La decisión más difícil fue convocar el referéndum para saber si seguíamos o no en la OTAN. Luego, en la lucha contra el terrorismo nos ocurrió algo que también vivieron Margaret Thatcher con el IRA o Barack Obama con Bin Laden. Conseguimos información acerca de dónde se reunía la cúpula de ETA. Eso le pasó a Thatcher en dos ocasiones y no dudó en ninguna de las dos: bombardeó el local donde se reunían y ametralló a la gente del IRA en Gibraltar. En mi caso también me dijeron que era posible hacerlo. Sin embargo, dejando de lado el hecho de que se violarían algunas leyes internacionales, ya que se hallaban en territorio francés, el problema estaba en la propia decisión. Es decir, teníamos una posibilidad real de acabar con ellos, algo con lo que puede que salves 200 vidas, pero, claro, tienes que tomar la decisión de matarlos y destrozar la cúpula. Tras 24 horas de sufrimiento personal decidí que no íbamos a hacerlo. Por esta clase de situaciones he pasado varias veces.
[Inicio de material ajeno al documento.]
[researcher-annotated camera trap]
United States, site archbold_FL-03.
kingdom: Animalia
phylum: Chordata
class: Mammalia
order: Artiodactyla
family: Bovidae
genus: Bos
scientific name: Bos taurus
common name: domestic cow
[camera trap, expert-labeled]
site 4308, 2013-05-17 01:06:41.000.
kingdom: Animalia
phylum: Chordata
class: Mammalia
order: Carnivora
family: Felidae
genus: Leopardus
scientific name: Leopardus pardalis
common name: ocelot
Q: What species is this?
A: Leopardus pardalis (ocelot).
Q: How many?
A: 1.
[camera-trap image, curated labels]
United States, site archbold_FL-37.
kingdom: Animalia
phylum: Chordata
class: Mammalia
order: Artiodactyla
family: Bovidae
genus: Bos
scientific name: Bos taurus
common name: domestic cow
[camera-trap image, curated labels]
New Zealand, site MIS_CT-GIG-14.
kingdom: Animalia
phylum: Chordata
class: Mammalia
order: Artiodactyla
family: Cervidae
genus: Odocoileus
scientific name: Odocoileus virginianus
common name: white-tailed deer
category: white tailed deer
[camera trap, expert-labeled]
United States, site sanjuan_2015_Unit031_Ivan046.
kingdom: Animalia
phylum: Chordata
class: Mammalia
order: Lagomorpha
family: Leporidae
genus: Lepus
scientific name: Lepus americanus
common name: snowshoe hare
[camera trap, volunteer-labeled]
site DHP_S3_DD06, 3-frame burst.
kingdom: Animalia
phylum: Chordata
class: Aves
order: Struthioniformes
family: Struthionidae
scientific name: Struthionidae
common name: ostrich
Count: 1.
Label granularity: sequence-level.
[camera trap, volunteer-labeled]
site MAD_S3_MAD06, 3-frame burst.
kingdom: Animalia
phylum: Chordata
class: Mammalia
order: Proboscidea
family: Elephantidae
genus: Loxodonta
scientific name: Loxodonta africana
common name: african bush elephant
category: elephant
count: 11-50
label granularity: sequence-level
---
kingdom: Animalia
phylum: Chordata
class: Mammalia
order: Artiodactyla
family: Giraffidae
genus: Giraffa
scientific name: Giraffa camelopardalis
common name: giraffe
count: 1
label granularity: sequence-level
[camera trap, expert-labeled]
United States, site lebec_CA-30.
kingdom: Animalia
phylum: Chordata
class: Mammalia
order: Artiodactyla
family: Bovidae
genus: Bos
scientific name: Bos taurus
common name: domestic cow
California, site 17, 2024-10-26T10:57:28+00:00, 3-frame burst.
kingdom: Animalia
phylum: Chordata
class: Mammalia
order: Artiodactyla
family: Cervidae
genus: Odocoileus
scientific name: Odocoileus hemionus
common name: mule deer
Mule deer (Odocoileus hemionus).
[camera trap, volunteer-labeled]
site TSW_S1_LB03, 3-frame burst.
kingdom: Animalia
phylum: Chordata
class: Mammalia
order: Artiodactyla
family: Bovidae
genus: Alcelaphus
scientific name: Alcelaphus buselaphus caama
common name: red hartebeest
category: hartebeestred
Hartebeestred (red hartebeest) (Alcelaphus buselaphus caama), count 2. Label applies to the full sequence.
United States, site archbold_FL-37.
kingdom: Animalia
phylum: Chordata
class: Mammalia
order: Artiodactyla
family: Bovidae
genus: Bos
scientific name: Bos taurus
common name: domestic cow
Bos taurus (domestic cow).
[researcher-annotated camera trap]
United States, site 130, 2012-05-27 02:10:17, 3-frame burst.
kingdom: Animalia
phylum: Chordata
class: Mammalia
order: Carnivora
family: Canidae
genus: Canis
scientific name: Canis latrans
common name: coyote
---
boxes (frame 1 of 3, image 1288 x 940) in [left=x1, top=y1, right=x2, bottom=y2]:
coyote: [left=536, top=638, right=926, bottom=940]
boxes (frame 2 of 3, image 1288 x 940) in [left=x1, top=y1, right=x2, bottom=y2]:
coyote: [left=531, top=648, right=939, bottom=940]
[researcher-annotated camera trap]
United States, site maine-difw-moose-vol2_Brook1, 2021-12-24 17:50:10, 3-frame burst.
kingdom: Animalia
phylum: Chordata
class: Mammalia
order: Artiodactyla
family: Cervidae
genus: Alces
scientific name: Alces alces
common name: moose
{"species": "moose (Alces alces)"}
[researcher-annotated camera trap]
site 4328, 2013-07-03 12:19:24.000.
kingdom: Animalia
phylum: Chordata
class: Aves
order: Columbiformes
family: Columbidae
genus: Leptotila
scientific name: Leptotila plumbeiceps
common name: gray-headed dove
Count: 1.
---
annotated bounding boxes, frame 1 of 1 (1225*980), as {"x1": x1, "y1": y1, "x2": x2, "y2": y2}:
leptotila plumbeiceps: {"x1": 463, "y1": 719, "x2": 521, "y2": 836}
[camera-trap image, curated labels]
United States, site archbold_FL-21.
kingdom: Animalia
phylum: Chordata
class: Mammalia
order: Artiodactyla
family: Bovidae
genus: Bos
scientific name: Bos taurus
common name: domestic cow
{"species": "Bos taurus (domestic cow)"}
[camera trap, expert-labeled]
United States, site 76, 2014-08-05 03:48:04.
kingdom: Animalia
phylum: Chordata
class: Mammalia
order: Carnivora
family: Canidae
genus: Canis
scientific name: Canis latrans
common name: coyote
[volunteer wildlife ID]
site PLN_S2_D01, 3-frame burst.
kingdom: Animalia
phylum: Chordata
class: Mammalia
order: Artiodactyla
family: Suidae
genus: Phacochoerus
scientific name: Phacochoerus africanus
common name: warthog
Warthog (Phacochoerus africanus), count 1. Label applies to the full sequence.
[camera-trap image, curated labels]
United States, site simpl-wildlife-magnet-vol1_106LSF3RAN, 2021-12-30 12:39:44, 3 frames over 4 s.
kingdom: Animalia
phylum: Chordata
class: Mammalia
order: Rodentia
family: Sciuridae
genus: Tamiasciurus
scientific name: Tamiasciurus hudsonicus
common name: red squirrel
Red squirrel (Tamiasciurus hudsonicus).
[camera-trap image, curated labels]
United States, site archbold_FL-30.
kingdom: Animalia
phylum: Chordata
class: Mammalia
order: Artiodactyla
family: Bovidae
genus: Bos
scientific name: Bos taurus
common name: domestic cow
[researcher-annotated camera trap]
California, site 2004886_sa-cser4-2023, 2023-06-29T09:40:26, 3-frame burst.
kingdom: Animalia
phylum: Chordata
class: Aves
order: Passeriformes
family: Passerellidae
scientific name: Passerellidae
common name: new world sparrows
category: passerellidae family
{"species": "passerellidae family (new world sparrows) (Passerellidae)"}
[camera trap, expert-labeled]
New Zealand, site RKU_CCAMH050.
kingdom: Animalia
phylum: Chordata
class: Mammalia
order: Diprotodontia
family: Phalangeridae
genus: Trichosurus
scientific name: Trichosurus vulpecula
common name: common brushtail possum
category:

Sin embargo, como criterio general siempre preferí una detención a una muerte, incluso si iba en contra de lo que la gente pensaba. Algunas personas que no tenían que tomar decisiones no entendían que tuviera dudas. Otros no entendieron que no lo hiciera.
Ambas posiciones eran válidas. Y cuando digo válidas me deslizo hacia la visión weberiana de primar la ética de la responsabilidad. Me acuerdo de las conversaciones con Isaac Rabin. Él decía: «Si ponemos como condición para que los acuerdos de Oslo sigan que no haya atentados, estamos en manos de cualquiera que quiera cargarse la negociación». Lo mismo pensó el presidente Santos en Colombia, que optó por seguir hablando, pasase lo que pasase, para que nadie interrumpiera el proceso. Tanto él como yo sabíamos que íbamos a seguir en el conflicto, con víctimas. Muchísima gente de buena fe pedía que se suspendiera, como nos ocurrió en España cuando ETA nos pidió una tregua indefinida, aunque no incondicional.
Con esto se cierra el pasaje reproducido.